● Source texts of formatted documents

○ ○ ○ ○ ○ ○ ○

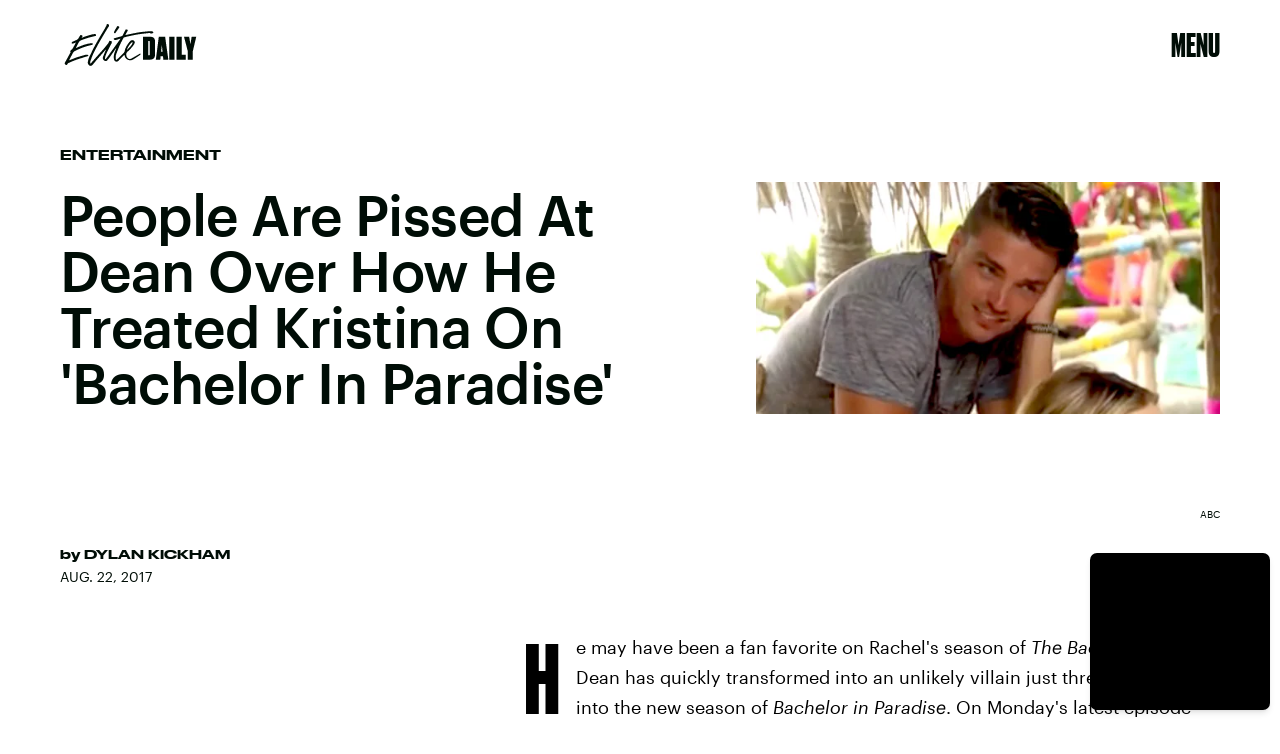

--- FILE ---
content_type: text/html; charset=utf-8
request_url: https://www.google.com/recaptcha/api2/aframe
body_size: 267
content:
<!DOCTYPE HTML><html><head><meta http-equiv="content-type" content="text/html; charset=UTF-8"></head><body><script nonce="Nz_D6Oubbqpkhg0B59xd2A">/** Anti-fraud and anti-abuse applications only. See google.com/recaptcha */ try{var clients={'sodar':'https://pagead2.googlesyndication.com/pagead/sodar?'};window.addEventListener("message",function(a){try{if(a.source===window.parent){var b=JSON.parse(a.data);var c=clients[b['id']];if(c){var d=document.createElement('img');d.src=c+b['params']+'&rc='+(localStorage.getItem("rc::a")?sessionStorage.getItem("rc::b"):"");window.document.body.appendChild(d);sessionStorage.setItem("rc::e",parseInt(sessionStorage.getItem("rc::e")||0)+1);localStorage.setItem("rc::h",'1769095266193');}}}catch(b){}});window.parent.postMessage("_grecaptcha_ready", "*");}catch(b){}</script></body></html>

○ ○ ○ ○ ○ ○ ○

● Task item
Restate every line of the data above word for word, with the images removed.

● Solution to this exercise
--- FILE ---
content_type: text/html; charset=utf-8
request_url: https://www.google.com/recaptcha/api2/aframe
body_size: 267
content:
<!DOCTYPE HTML><html><head><meta http-equiv="content-type" content="text/html; charset=UTF-8"></head><body><script nonce="Nz_D6Oubbqpkhg0B59xd2A">/** Anti-fraud and anti-abuse applications only. See google.com/recaptcha */ try{var clients={'sodar':'https://pagead2.googlesyndication.com/pagead/sodar?'};window.addEventListener("message",function(a){try{if(a.source===window.parent){var b=JSON.parse(a.data);var c=clients[b['id']];if(c){var d=document.createElement('img');d.src=c+b['params']+'&rc='+(localStorage.getItem("rc::a")?sessionStorage.getItem("rc::b"):"");window.document.body.appendChild(d);sessionStorage.setItem("rc::e",parseInt(sessionStorage.getItem("rc::e")||0)+1);localStorage.setItem("rc::h",'1769095266193');}}}catch(b){}});window.parent.postMessage("_grecaptcha_ready", "*");}catch(b){}</script></body></html>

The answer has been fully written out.